### TEXTE DE LA PAGE
+++++

Dans la littérature scientifique, en linguistique
5L’étude d’un certain nombre de publications scientifiques mentionnant ce terme nous amène à deux remarques. Tout d’abord, si certains chercheurs ont utilisé le terme « taki-taki » d’une façon neutre pour désigner un créole du Surinam (5), d’autres notent que le terme est dépréciatif (6-8). Les évaluations négatives de cette langue semblent avoir une longue tradition ; en 1765, l’auteur d’un manuel de formation sur le sranan tongo donne dans son introduction l’avis suivant – qui reproduit une opinion européenne assez classique face aux langues créoles :
It is a language, friend, which is not capable of expressing everything: it is derived from English, for which reason it is called Negro English or Bastard English.
« C’est une langue, mon ami, qui n’est pas capable de tout exprimer : elle est issue de l’anglais et pour cette raison elle est appelée Negro English “anglais des Noirs” ou Bastard English “pidgin English” » (van Dyk, 1765 in Arends et Perl, 1995 : 94).
6Par ailleurs, les publications récentes insistent sur l’ambiguïté de son référent, un flou que l’on retrouve à travers ces publications. Selon certains linguistes, le « taki-taki » engloberait le sranan tongo et les variétés parlées par les Noirs Marrons habitant l’ouest de la Guyane et l’est du Surinam (5). Pour d’autres chercheurs, ce terme fait référence aux langues parlées par les populations businenge, y inclus les Saramaka (6). Un troisième groupe de travaux définit ce terme en référence à toutes les langues des Noirs Marrons et au sranan tongo (7-8). Finalement, certains chercheurs mentionnent que le terme « takitaki » désigne une nouvelle langue ou une variété de langue qui serait issue du contact entre différents groupes (9) et distincte des autres langues présentes.
(5) The linguistic structure of Taki-Taki (Hall, 1948: 92)
“Taki-Taki is the language of Paramaribo and other parts of Dutch Guiana, called by its own speakers tàkitáki or nèngeretóngo Negro language, in Dutch Neger-Engelsch, and in German Neger-Englisch. It and the closely related language of the Saramacca Bush-Negroes are creolized languages developed out of the jargonized English used by the slaves of English and Portuguese landholders who settled Dutch Guiana in the middle of the seventeenth century. Taki-Taki is spoken in several dialects, of which the chief is the Town-Negro speech of Paramaribo.”

+++++

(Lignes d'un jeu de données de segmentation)
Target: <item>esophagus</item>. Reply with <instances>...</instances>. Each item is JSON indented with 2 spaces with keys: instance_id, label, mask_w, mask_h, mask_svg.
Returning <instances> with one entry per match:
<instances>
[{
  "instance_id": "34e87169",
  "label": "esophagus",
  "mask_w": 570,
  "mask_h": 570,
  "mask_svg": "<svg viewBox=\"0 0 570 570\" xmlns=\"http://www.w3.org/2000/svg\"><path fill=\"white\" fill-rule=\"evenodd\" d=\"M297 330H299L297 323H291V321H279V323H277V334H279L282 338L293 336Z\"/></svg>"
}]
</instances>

+++++

### OBJECTIF A
Dans le texte de la page, en quelle année l'auteur d'un manuel sur le sranan tongo juge-t-il que cette langue n'est pas capable de tout exprimer ?
### OBJECTIF B
Dans le texte de la page, relevez les noms que la citation de Hall (1948) attribue à la langue de Paramaribo chez ses locuteurs, en néerlandais et en allemand.
### OBJECTIF C
Recopiez le texte de la page depuis « Dans la littérature » jusqu'à « or Bastard English. » inclus.
Ces données n'ont aucun lien avec le texte de la page.

### BONNE RÉPONSE A
En 1765.

### BONNE RÉPONSE B
tàkitáki, nèngeretóngo, Neger-Engelsch, Neger-Englisch

### BONNE RÉPONSE C
Dans la littérature scientifique, en linguistique
5L’étude d’un certain nombre de publications scientifiques mentionnant ce terme nous amène à deux remarques. Tout d’abord, si certains chercheurs ont utilisé le terme « taki-taki » d’une façon neutre pour désigner un créole du Surinam (5), d’autres notent que le terme est dépréciatif (6-8). Les évaluations négatives de cette langue semblent avoir une longue tradition ; en 1765, l’auteur d’un manuel de formation sur le sranan tongo donne dans son introduction l’avis suivant – qui reproduit une opinion européenne assez classique face aux langues créoles :
It is a language, friend, which is not capable of expressing everything: it is derived from English, for which reason it is called Negro English or Bastard English.